PROVIDED TEXT:
* Start *

Binary data files are advanced and somewhat low-level tools that we won’t cover in more detail here; for more help, see the Python library manual, or import and pass struct to the help function interactively. Also note that the binary file-processing modes 'wb' and 'rb' can be used to process a simpler binary file such as an image or audio file as a whole without having to unpack its contents.

Other File Tools

There are additional, more advanced file methods shown in Table 9-2, and even more that are not in the table. For instance, seek resets your current position in a file (the next read or write happens at that position), flush forces buffered output to be written out to disk (by default, files are always buffered), and so on.

The Python standard library manual and the reference books described in the Preface provide complete lists of file methods; for a quick look, run a dir or help call interactively, passing in the word file (the name of the file object type). For more file-processing examples, watch for the sidebar "Why You Will Care: File Scanners" in Chapter 13. It sketches common file-scanning loop code patterns with statements we have not covered enough yet to use here.

Also, note that although the open function and the file objects it returns are your main interface to external files in a Python script, there are additional file-like tools in the Python toolset. Also available are descriptor files (integer file handles that support lower-level tools such as file locking), found in the os module; sockets, pipes, and FIFO files (file-like objects used to synchronize processes or communicate over networks); access-by-key files known as “shelves” (used to store unaltered Python objects directly, by key); and more. See more advanced Python texts for additional information on these file-like tools.

Type Categories Revisited

Now that we’ve seen all of Python’s core built-in types in action, let’s wrap up our object types tour by taking a look at some of the properties they share.

Table 9-3 classifies all the types we’ve seen according to the type categories introduced earlier. Objects share operations according to their category; for instance, strings, lists, and tuples all share sequence operations. Only mutable objects (lists and dictionaries) may be changed in-place; you cannot change numbers, strings, or tuples in-place. Files only export methods, so mutability doesn’t really apply to them—they may be changed when written, but this isn’t the same as Python type constraints.

Table 9-3. Object classifications

Object type

Category

Mutable?

Numbers

Numeric

No

Strings

Sequence

No

Lists

Sequence

Yes

Dictionaries

Mapping

Yes

Tuples

Sequence

No

Files

Extension

N/A

Object Flexibility

This part of the book introduced a number of compound object types (collections with components). In general:

  • Lists, dictionaries, and tuples can hold any kind of object.

  • Lists, dictionaries, and tuples can be arbitrarily nested.

  • Lists and dictionaries can dynamically grow and shrink.

Because they support arbitrary structures, Python’s compound object types are good at representing complex information in programs. For example, values in dictionaries may be lists, which may contain tuples, which may contain dictionaries, and so on. The nesting can be as deep as needed to model the data to be processed.

Let’s look at an example of nesting. The following interaction defines a tree of nested compound sequence objects, shown in Figure 9-1. To access its components, you may include as many index operations as required. Python evaluates the indexes from left to right, and fetches a reference to a more deeply nested object at each step. Figure 9-1 may be a pathologically complicated data structure, but it illustrates the syntax used to access nested objects in general:


>>> L = ['abc', [(1, 2), ([3], 4)], 5]
>>> L[1]
[(1, 2), ([3], 4)]
>>> L[1][1]
([3], 4)

* End *

TASKS AND EXERCISES:
(a) Reproduce the stretch of the Python object types excerpt from "Now that we’ve" through "Python type constraints.".
(b) Carry the Python object types excerpt forward, starting right after its final line.

Records from a dataset:
* Start *

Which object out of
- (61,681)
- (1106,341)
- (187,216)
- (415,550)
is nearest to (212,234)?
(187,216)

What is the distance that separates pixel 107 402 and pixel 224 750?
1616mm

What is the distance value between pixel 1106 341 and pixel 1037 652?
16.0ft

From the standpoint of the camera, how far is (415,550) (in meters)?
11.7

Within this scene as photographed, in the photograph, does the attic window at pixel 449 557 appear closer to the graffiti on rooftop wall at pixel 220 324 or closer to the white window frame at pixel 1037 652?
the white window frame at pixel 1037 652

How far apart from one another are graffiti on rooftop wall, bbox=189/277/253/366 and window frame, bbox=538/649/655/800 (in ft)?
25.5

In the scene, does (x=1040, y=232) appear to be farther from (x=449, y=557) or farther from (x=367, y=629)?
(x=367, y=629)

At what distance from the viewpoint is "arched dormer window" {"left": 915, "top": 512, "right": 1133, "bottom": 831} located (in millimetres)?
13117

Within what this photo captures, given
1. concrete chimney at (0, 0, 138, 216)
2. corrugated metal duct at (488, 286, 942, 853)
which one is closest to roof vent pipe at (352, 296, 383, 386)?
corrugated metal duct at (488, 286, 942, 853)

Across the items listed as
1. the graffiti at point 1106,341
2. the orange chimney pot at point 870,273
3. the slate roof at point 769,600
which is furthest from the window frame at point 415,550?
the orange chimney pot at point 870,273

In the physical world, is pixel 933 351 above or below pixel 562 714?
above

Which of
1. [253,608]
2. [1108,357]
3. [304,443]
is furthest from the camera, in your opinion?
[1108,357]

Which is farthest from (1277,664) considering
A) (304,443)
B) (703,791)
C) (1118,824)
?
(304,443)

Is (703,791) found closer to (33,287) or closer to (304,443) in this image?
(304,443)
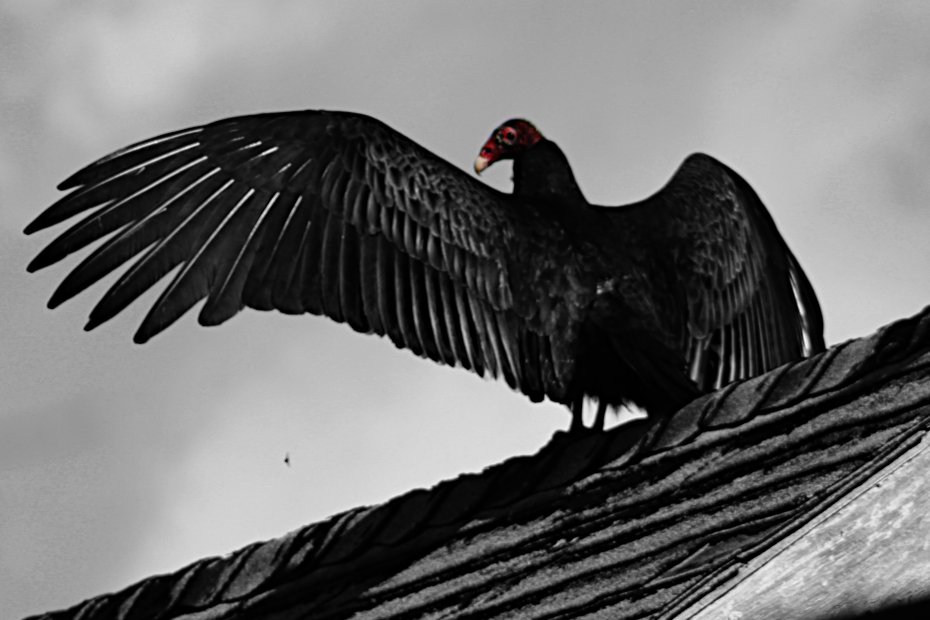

* End *

ANSWERS FOR THIS EXERCISE:
(a)
Now that we’ve seen all of Python’s core built-in types in action, let’s wrap up our object types tour by taking a look at some of the properties they share.

Table 9-3 classifies all the types we’ve seen according to the type categories introduced earlier. Objects share operations according to their category; for instance, strings, lists, and tuples all share sequence operations. Only mutable objects (lists and dictionaries) may be changed in-place; you cannot change numbers, strings, or tuples in-place. Files only export methods, so mutability doesn’t really apply to them—they may be changed when written, but this isn’t the same as Python type constraints.

(b)
>>> L[1][1][0]
[3]
>>> L[1][1][0][0]
3
A nested object tree with the offsets of its components, created by running the literal expression ['abc', [(1, 2), ([3], 4)], 5]. Syntactically nested objects are internally represented as references (i.e., pointers) to separate pieces of memory.
Figure 9-1. A nested object tree with the offsets of its components, created by running the literal expression ['abc', [(1, 2), ([3], 4)], 5]. Syntactically nested objects are internally represented as references (i.e., pointers) to separate pieces of memory.

References Versus Copies

Chapter 6 mentioned that assignments always store references to objects, not copies of those objects. In practice, this is usually what you want. Because assignments can generate multiple references to the same object, though, it’s important to be aware that changing a mutable object in-place may affect other references to the same object elsewhere in your program. If you don’t want such behavior, you’ll need to tell Python to copy the object explicitly.

We studied this phenomenon in Chapter 6, but it can become more acute when larger objects come into play. For instance, the following example creates a list assigned to X, and another list assigned to L that embeds a reference back to list X. It also creates a dictionary D that contains another reference back to list X:


>>> X = [1, 2, 3]
>>> L = ['a', X, 'b']# Embed references to X's object
>>> D = {'x':X, 'y':2}

At this point, there are three references to the first list created: from the name X, from inside the list assigned to L, and from inside the dictionary assigned to D. The situation is illustrated in Figure 9-2.

Shared object references: because the list referenced by variable X is also referenced from within the objects referenced by L and D, changing the shared list from X makes it look different from L and D, too.
Figure 9-2. Shared object references: because the list referenced by variable X is also referenced from within the objects referenced by L and D, changing the shared list from X makes it look different from L and D, too.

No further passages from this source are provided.